Datin Paduka Marina Mahathir, noted socio-political activist and writer, believes that things have changed for the better in the past decade, but more needs to happen in the area of gender balance. In Asia, particularly workplaces need to clearly define sexual harassment at workplaces and ensure that there are legal remedies available through legislations, if required.
What according to you are the successes of gender equality movement which gathered momentum towards the end of the last decade?
I think the most significant event for the women’s movement is #MeToo, which brought the reality of violence against women including sexual harassment to the forefront. It no longer became a secret that women only shared among themselves while allowing perpetrators to continue. Now we see Harvey Weinstein on trial and a lot of others being called out for similar behaviour. The only thing is it’s not quite translating in Asia, where we live, although there have been some successes. In India, the Supreme Court found the perpetrators of the rape and murder of the medical student guilty and has handed down death sentences on them. In Japan there have also been charges of sexual harassment of women especially job-seeking university students and protests against sexist rules for women, for example requiring them to only wear high heels at work.

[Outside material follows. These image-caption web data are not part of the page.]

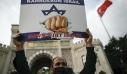Διαδηλωτές στην Κωνσταντινούπολη διαμαρτύρονται κατά της δημοσίευσης σκίτσων του Μωάμεθ από το Charlie Hebdo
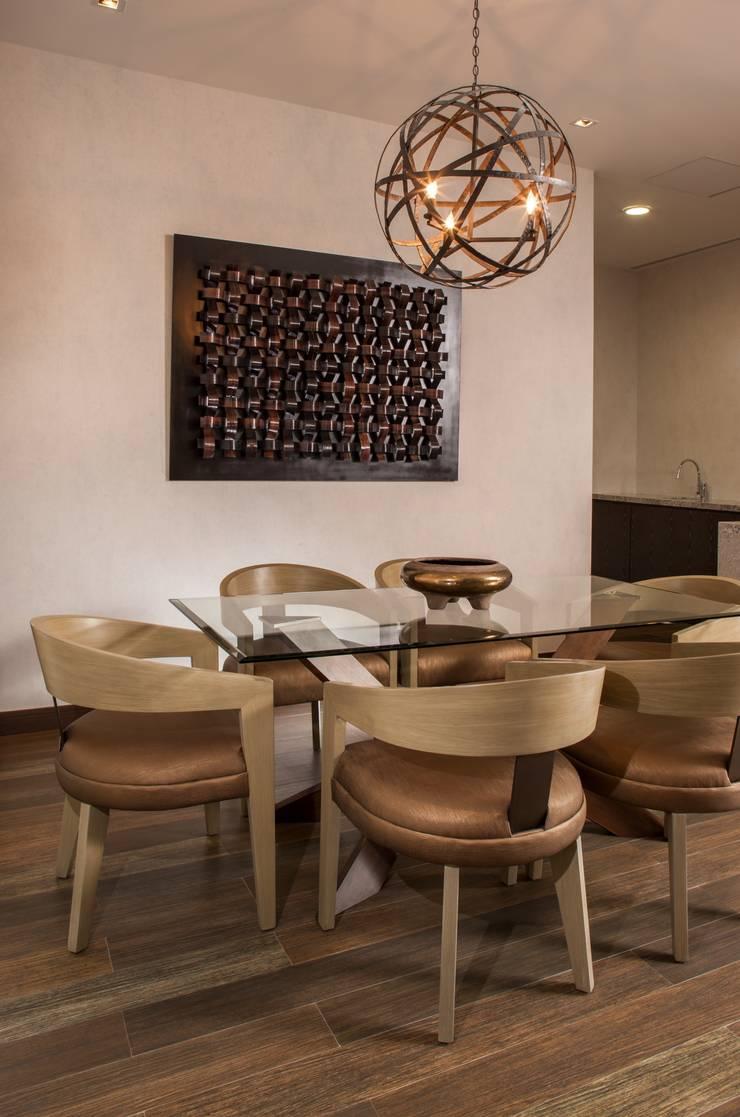 Sala : Comedor de estilo  por UNUO Interiorismo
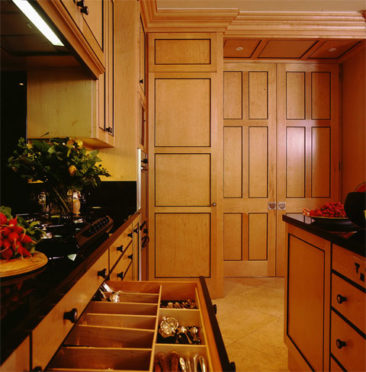 Biedermeier kitchen in maple and birds eye maple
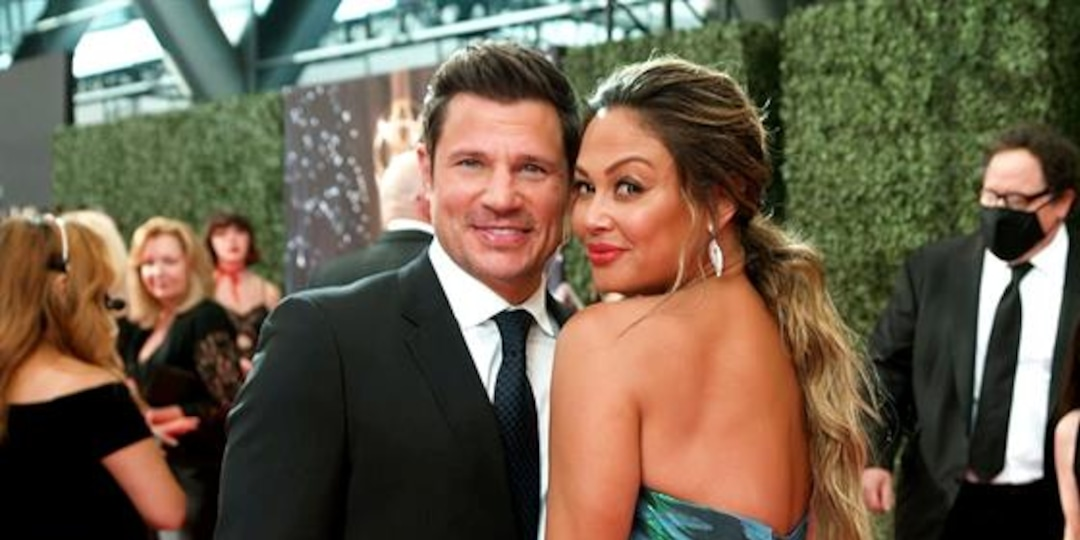 Nick Lachey GLAMBOT: Behind the Scenes at 2021 Emmys - E! Online.jpg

In Malaysia there have been a few cases of complaints against sexual harassers. But they’re probably still the tip of the iceberg. Men are not generally behaving better yet towards women.
At the start of this decade, what would be your three priorities for gender equal workplaces?
Firstly, a Sexual Harassment Act which would clearly define what is sexual harassment and which outlines the sort of punishments that harassers will get. Secondly, amendments to the Islamic Family Laws towards greater equality between men and women because the inequality inhibits women from achieving their true potential at work and from becoming more independent and thirdly, more pro-active measures to diversify the workplace and elevate women and give them their due. Oh yes, an end to ‘manels’, discussion panels where there are no women at all.
How important is the role of men in this movement and what according to you should organisations do to involve them?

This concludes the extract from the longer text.